Yes.  I’m full of wisdom today. And I won’t even charge you extra for it.  Get to know the flour that YOU use.  My personal flour choice is Aldi’s store brand, because it’s like 1/3 the cost of the others.  Plus I shop there anyway.  But I find that this cheaper kind requires a squidge more flour in recipes, to make them come out right.  I solve this dilemma by packing my measuring cups, which is supposedly against every “flour measuring” trick in the book.

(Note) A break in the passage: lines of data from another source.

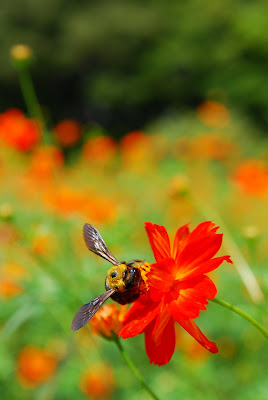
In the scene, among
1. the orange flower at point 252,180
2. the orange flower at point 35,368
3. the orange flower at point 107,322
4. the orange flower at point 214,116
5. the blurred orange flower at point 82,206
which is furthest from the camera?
the orange flower at point 214,116

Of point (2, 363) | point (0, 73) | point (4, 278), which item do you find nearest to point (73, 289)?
point (4, 278)

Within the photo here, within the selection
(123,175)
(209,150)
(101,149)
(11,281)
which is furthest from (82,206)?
(209,150)

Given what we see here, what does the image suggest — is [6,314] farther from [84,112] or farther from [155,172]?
[84,112]

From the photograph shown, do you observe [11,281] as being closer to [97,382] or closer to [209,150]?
[97,382]

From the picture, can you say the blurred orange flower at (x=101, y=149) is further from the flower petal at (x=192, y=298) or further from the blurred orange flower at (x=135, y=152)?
the flower petal at (x=192, y=298)

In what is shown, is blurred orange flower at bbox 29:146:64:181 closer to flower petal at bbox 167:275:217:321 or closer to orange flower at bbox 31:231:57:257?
orange flower at bbox 31:231:57:257

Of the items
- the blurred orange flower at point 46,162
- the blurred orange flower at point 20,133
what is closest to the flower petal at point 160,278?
the blurred orange flower at point 46,162

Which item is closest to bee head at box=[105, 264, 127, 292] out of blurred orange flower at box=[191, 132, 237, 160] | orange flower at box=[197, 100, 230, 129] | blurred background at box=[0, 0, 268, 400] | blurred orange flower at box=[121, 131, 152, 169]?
blurred background at box=[0, 0, 268, 400]
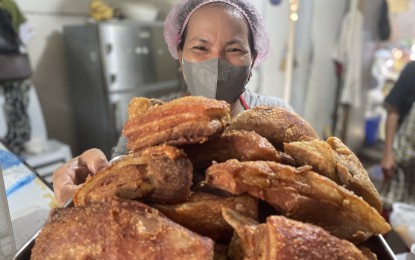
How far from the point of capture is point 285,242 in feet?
1.41

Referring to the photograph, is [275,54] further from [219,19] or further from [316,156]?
[316,156]

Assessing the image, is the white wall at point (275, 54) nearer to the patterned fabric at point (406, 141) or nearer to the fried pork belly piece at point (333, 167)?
the patterned fabric at point (406, 141)

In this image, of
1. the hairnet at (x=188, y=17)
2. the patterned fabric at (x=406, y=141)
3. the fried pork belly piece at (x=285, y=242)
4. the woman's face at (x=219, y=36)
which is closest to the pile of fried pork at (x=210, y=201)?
the fried pork belly piece at (x=285, y=242)

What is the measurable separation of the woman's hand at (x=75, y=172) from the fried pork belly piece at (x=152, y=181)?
0.27m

For more expensive brands of flour, like King Arthur Flour, I find that I have to spoon the flour into the cup and level it off with a butter knife.  The higher quality flour doesn’t take as much to finish off the recipe.  I don’t know why.  But get to know your flour.  Get to know how to measure it to work for your recipes.  You can follow a recipe exactly and still have golf ball cookies that don’t spread because you used too much flour, or flat as a pancake cookies that drip all over the cookie sheet because you didn’t use enough.  Get to know the feel of your batter.  Get to know your flour.  😉  It’s a friendship that will pay off well in cookie dividends.

Giant Chocolate Chip Cookie

Next stir in your chocolate chips.  I prefer to do this by hand, mainly because I love the feel of the dough as I stir in all that chocolatey goodness.  Plus I can sneak a few chocolate chips this way.  Don’t tell the diet police.

Giant Chocolate Chip Cookie

Spray a 12 inch round baking pan (these are the ones I use) with cooking spray and gently scrape the cookie batter onto your pan.  I found it easiest to wet my fingers with water and smoosh the dough evenly into the sides.  Bake your cookie at 350 degrees (use an oven thermometer to make sure your oven isn’t lying to you) for 25ish minutes, or until your cookie is done in the center.  You may have to cover with foil toward the end of baking so that the center can get done without the sides getting too brown.  Take a lesson from me and spray your foil with cooking spray before you put the foil on top. I didn’t do that and ripped the poor dear’s skin off.  Horror!  But I covered the scar with chocolate syrup so it’s all good.  😉  “We’ve got a medical emergency here, Doctor!”  “Prescribe CHOCOLATE!”  Works for me.

Giant Chocolate Chip Cookie

Of course, when your cookie comes out, you have a choice to make, and it’s a difficult one.

“Share or keep this entire, glorious cookie to myself?”

I’ll let that one up to you.

You did it. And I’m just so proud of you.